Credits: John Ostrander (writer), Bryan Hitch (penciler), Paul Neary (inker), Joe Rosas & Malibu (colors), Richard Starkings & Comicraft (letterer)

Summary: While vacationing with Cyclops at the Grand Canyon, Phoenix psychically overhears a message sent from the Brood Empress to Hannah Connover, a minister’s wife in a nearby town. The duo follows the psychic trail, leading Phoenix to realize that Hannah is actually a Brood Queen. After turning to her faith in God, Hannah fought against the Brood infection and has tried to maintain her humanity. The Brood Empress sends an army of Brood assassins to kill the defiant Hannah. Their attack leads the humans Hannah infected to become Brood and defend their queen. The fight is soon interrupted by the newly arrived X-Men. After defeating the assassins, Wolverine advocates killing Hannah before she fully becomes a Brood. Realizing that she’s created an army of Brood-humans, Hannah asks the X-Men to kill her.
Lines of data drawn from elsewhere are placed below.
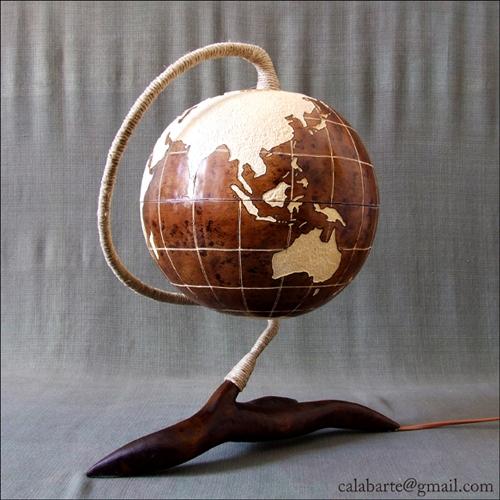 декоративная настольная лампа в виде глобуса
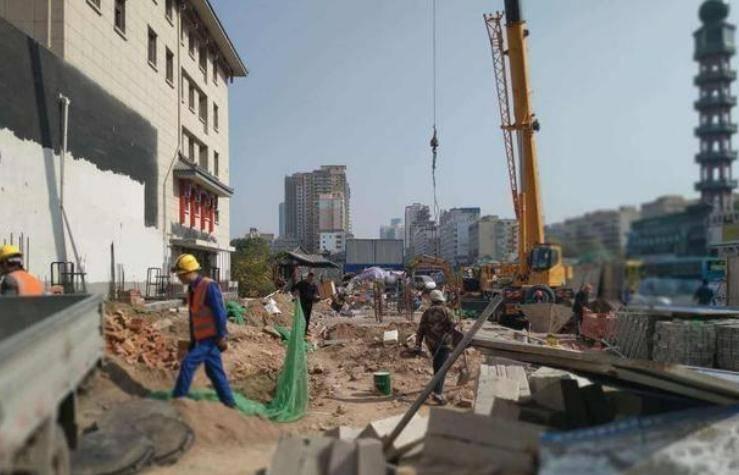 这座省会城市拿出年GDP的近110来修建地铁,但GDP不到广州的18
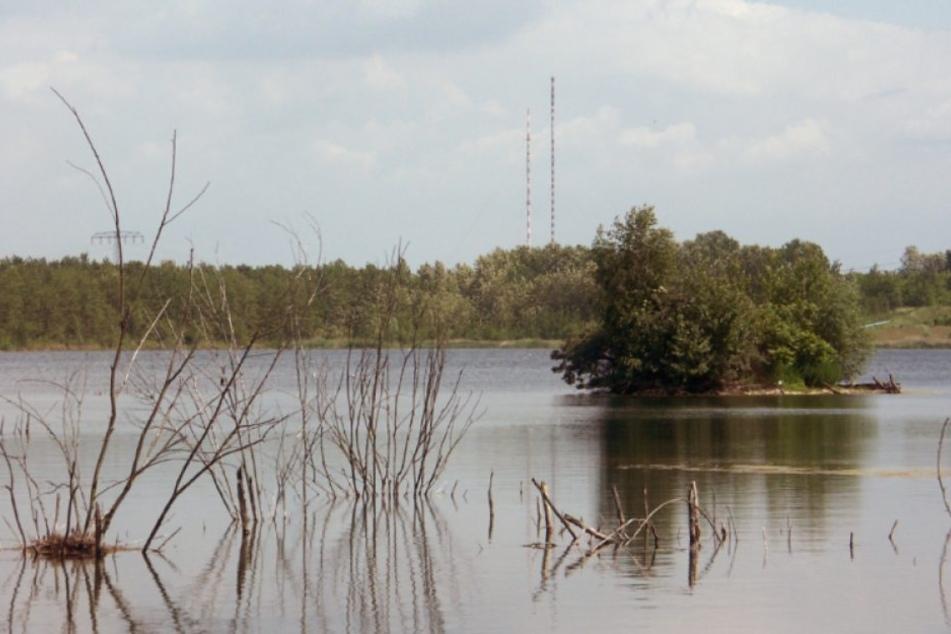 Am Donnerstag fanden Polizeitaucher die Leiche einer Frau im Werbener See bei Pegau.
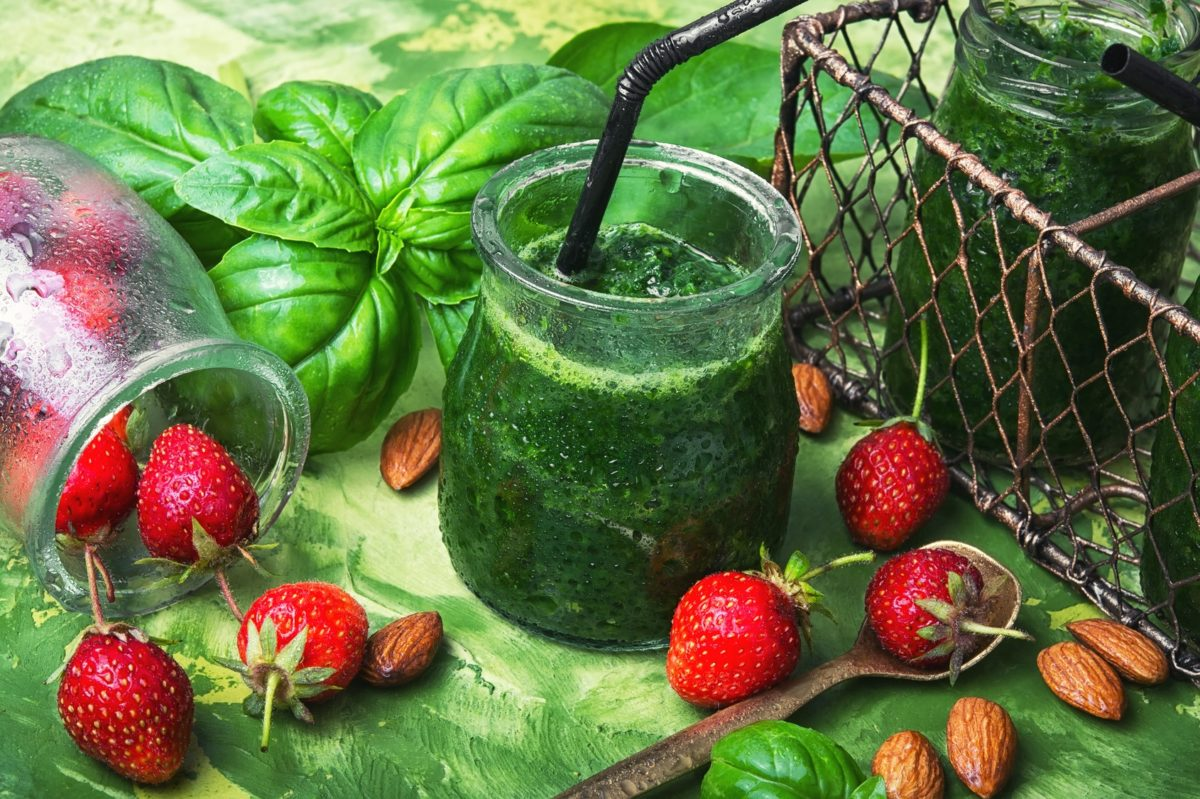 Recipe: CHM's Berry Spinach Smoothie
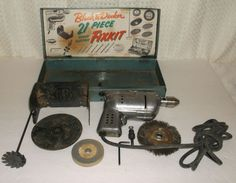 Black And Decker Vintage 1940 /1950 1/4 Drill Box Wall/Bench Mount Fixit Kit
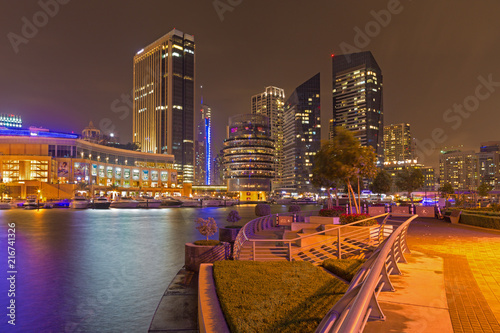 Foto op Aluminium Stad gebouw DUBAI, UAE - APRIL 25, 2017: The promenade of Marina at night.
Continuity Notes: This mini is a direct sequel to a Claremont/Silvestri storyline that began in Uncanny X-Men #232. Hannah Connover is the wife of William Connover, head of the Glory Day Ministry and the “first major religious figure to align himself with mutant rights.” A Brood-infected human named Josey Thomas cured Hannah’s arthritis and gave her “healing” powers that actually infected people with the Brood. Josey Thomas is jealous that Hannah is a Brood Queen, and points the Brood assassins towards her. The Brood kill Josey because she’s been tainted by contact with the rebellious queen.

Where exactly this fits in continuity is a bit unclear. An editorial note says that it takes place before the “Onslaught” crossover, which was recently completed when the mini was actually published. I place it right after Bishop got his haircut in the X-Babies storyline (X-Men #46-#47). It can’t take place much later than this, as Wolverine isn’t in his (sigh) feral dog-state.
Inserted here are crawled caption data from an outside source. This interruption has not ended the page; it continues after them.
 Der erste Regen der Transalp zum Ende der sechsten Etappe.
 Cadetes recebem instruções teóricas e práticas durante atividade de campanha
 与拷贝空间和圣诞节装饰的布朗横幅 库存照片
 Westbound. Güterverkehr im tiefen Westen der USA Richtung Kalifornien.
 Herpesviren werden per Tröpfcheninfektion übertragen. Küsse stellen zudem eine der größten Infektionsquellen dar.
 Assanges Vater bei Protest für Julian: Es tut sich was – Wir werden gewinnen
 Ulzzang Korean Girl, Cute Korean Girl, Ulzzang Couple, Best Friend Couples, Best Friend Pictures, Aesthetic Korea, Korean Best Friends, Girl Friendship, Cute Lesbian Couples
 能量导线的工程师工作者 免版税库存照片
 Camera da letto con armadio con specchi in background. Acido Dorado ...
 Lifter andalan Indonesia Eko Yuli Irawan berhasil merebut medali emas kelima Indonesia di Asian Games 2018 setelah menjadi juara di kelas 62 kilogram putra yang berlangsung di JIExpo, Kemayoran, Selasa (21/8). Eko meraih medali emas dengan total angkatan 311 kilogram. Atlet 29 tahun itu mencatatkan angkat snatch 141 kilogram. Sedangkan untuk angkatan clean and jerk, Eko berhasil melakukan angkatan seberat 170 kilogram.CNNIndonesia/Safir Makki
Bishop wonders if Hannah might be the first of a new race of Brood. He claims that there are several factions of the Brood in the future, including benign ones.

Beast says this is his first encounter with the Brood, which ignores his role in the X-Men/Ghost Rider crossover, which had the Brood infecting Gambit’s family.
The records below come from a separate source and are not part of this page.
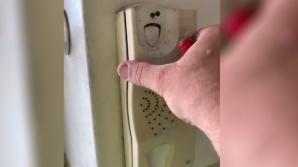 Descoperire terifiantă într-un telefon ascuns în perete. I-a înghețat sângele când l-a desfăcut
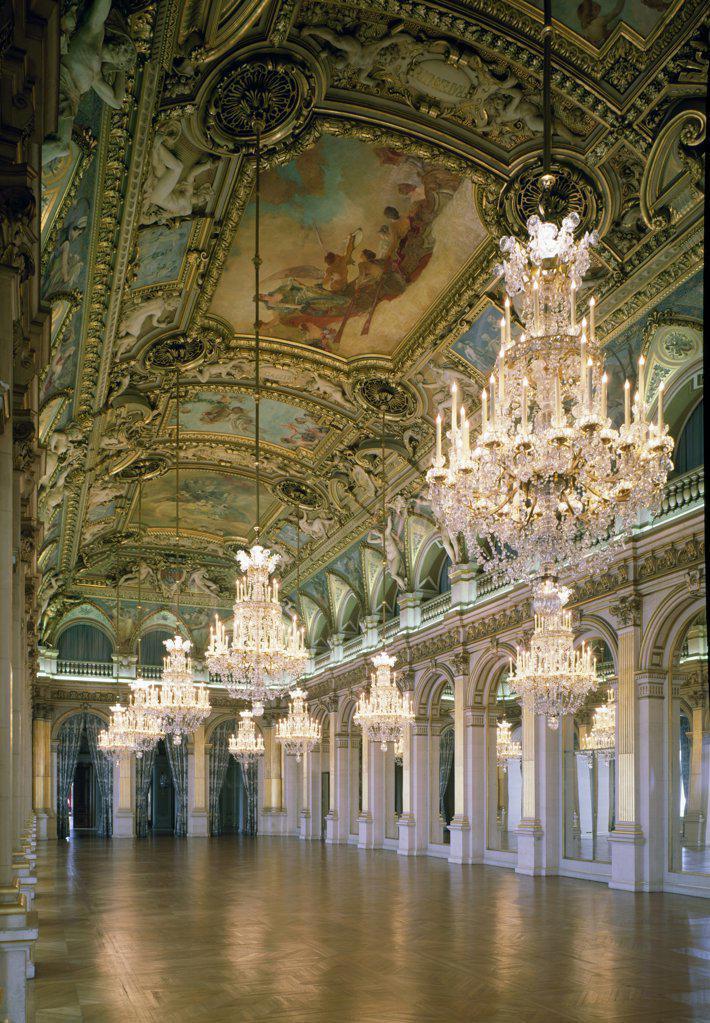 France, Paris, Hotel de Ville, Hall of Feasts interior : Stock Photo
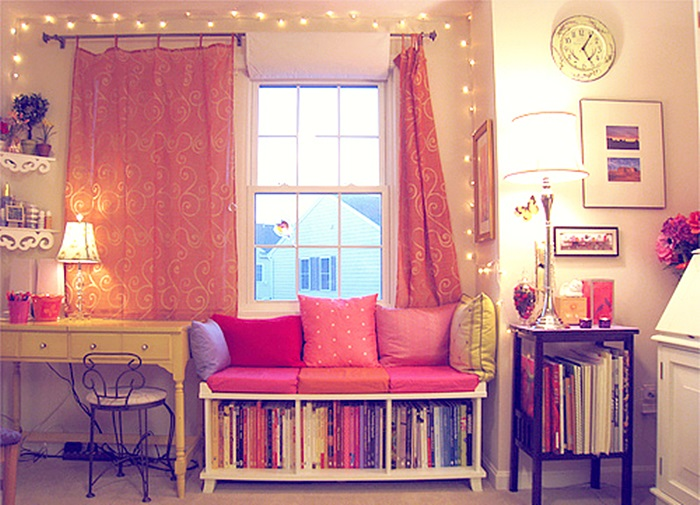 bedroom-books-clock-cute-fairy-lights-Favim.com-139964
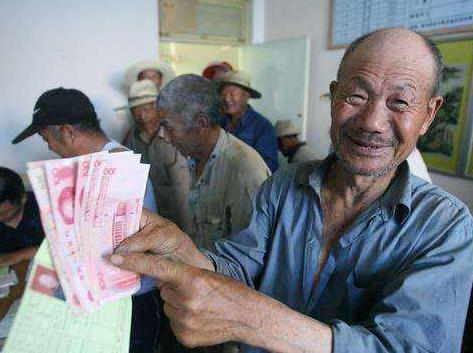 青岛确定特困人员救助标准 农村特困人员每月可拿990元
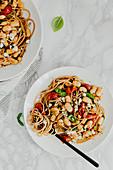Spaghetti mit weißen Bohnen, Tomaten und Ziegenkäse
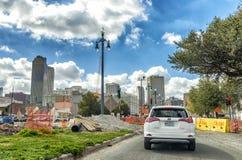 NOWY ORLEAN, los angeles - STYCZEŃ 2016: Miasto ruch drogowy na pięknym sunn obraz royalty free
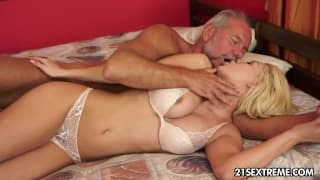 Elle le branle tout en lui massant la prostate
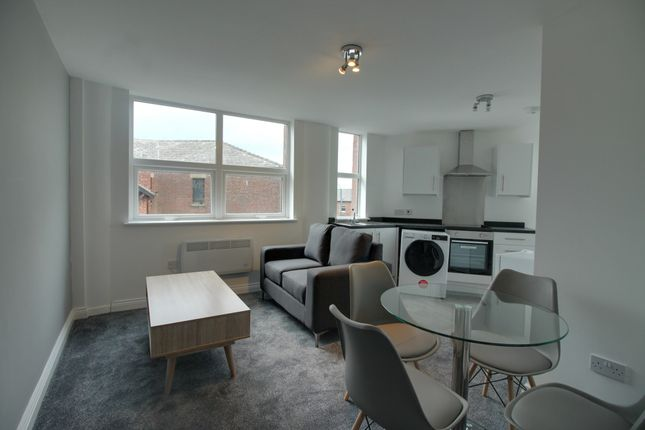 Thumbnail Flat to rent in Camden House, 2 Grey Street, Ashton-Under-Lyne, Lancashire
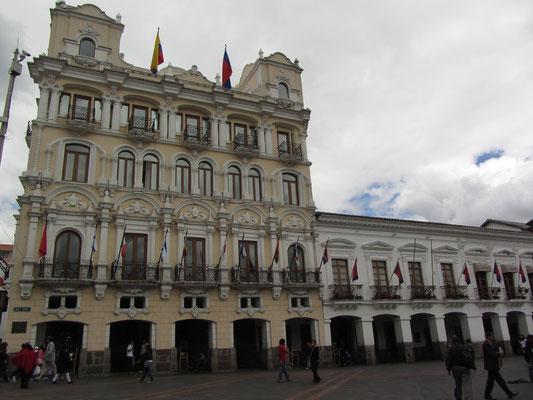 Palast des Erzbischofs. (Plaza Grande)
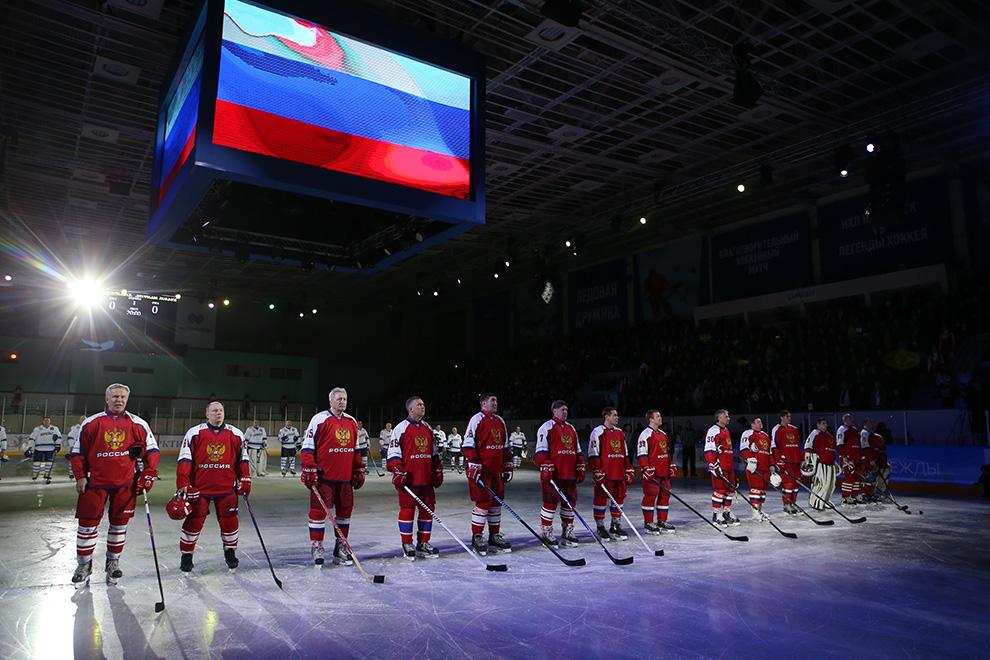 Первый справа — Вячеслав Фетисов, рядом с ним — Владимир Потанин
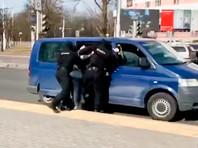 """Белорусские силовики заявили о """"нулевой"""" протестной активности, но наводнили Минск спецтехникой. А Лукашенко сыграл в хоккей (ВИДЕО)"""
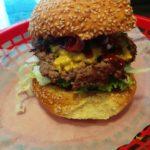Hot Stuff Burger (Jalapenos, Cheddarkäse) mit Bacon dazu im Burgers Berlin Charlottenburg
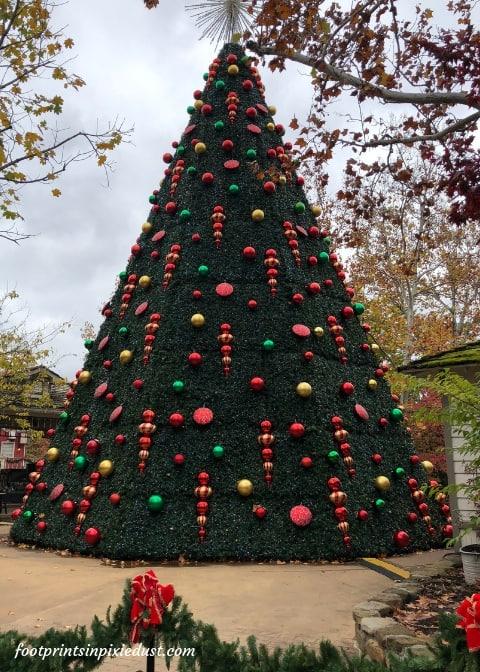 Christmas tree at Silver Dollar City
Review: I’m not sure what the genesis of the limited series is, outside of the fact that Marvel was pushing out X-related minis and one-shots like crazy during this era. The format is a little strange, as it’s two issues with forty-eight pages each and no ads. It seems like something that should’ve been in a bookshelf format, even though it isn’t. Maybe the collapse of the comics market made Marvel skittish about the more expensive format.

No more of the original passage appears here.